As the global economic storm rages on, Wall Street executives and their city officials are discussing how to transform the US financial sector into an international hub for green finance and environmental commodities trading. Talks were sparked by news of a draft for energy and climate legislation recently unveiled by House Democrats Reps. Henry Waxman of California and Ed Markey of Massachusetts.
The cap and trade proposal has investors and analysts talking amongst themselves and measuring the prospects of the nation’s economic future. There are certainly provisions to be wary of, such as those concerning a federally mandated carbon market, which may make it difficult to find domestic offsets. Still, carbon offsets require low capital intensity and promise guaranteed returns. Not to mention, the Waxman-Markey proposal seems to offer the much needed confidence to many that Congress is poised to pass a bill that offers more business opportunities than costs.
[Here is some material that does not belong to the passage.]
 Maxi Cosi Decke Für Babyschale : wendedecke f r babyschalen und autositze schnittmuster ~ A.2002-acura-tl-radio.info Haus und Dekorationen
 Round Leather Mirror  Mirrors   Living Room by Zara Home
As the city and state of New York are heavily dependent on the financial sector for revenue, it is hoping to position itself to capitalize on the potential federal opportunities. The commotion seems to be inspired not only by survival, but about helping the US shift toward national sustainability and keeping New York the financial capital of the world.
Indeed, the anticipation of a larger, federally regulated carbon market is the biggest driver behind the growing popularity of green finance, along with the support of the New York City Economic Development Corp. The notion that emissions trading and climate change related investments could potentially help revive Wall Street’s fortunes has corporations actively seeking how best to position New York’s financial community ahead of the game.
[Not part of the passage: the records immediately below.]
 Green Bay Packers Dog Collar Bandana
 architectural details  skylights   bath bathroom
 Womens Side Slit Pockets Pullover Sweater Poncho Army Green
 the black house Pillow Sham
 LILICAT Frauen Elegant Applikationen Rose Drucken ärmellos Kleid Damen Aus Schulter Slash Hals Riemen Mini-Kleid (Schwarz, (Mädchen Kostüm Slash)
It appears the general advice is to stake a claim in the expanding US carbon market, now largely dominated by the voluntary Chicago Climate Exchange. New York has already missed out on the chance of becoming the center of market activity surrounding the Regional Greenhouse Gas Initiative (RGGI), the burgeoning cap-and-trade program involving ten Northeastern states and currently the nation’s only mandated carbon emissions trading scheme. A federal carbon market would dwarf RGGI and all other emissions trading initiatives.
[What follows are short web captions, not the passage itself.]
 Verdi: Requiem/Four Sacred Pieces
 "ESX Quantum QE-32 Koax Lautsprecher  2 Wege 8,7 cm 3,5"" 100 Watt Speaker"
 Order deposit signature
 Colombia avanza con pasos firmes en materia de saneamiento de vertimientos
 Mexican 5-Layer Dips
Currently, most of the trading volume can be found at the Chicago Climate Exchange, Chicago Climate Futures Exchange, with some activity is growing at the Green Exchange (an initiative launched by the New York Mercantile Exchange). NYMEX’s Green Exchange is already a popular platform for trading in sulfur dioxide and nitrogen oxide pollution permits, so carbon markets could abundantly grow there. It will be interesting to see where the momentum drives the trends and the future.